> [PROBLEM TO SOLVE]
Please copy the rows below word for word, keeping every line as it appears.

> [Spatial relationship records]
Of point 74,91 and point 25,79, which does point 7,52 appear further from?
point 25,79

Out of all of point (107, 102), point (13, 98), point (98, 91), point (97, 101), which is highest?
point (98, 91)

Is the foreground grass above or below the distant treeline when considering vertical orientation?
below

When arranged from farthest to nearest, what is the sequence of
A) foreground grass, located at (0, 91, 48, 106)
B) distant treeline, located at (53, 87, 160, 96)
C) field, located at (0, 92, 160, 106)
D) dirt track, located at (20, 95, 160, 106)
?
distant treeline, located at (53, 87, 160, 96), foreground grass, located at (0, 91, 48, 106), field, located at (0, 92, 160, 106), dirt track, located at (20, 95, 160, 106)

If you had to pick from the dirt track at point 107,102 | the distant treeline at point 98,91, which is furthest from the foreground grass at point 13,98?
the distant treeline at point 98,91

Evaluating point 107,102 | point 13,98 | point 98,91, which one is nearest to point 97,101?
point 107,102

> [RIGHT ANSWER]
Of point 74,91 and point 25,79, which does point 7,52 appear further from?
point 25,79

Out of all of point (107, 102), point (13, 98), point (98, 91), point (97, 101), which is highest?
point (98, 91)

Is the foreground grass above or below the distant treeline when considering vertical orientation?
below

When arranged from farthest to nearest, what is the sequence of
A) foreground grass, located at (0, 91, 48, 106)
B) distant treeline, located at (53, 87, 160, 96)
C) field, located at (0, 92, 160, 106)
D) dirt track, located at (20, 95, 160, 106)
?
distant treeline, located at (53, 87, 160, 96), foreground grass, located at (0, 91, 48, 106), field, located at (0, 92, 160, 106), dirt track, located at (20, 95, 160, 106)

If you had to pick from the dirt track at point 107,102 | the distant treeline at point 98,91, which is furthest from the foreground grass at point 13,98?
the distant treeline at point 98,91

Evaluating point 107,102 | point 13,98 | point 98,91, which one is nearest to point 97,101?
point 107,102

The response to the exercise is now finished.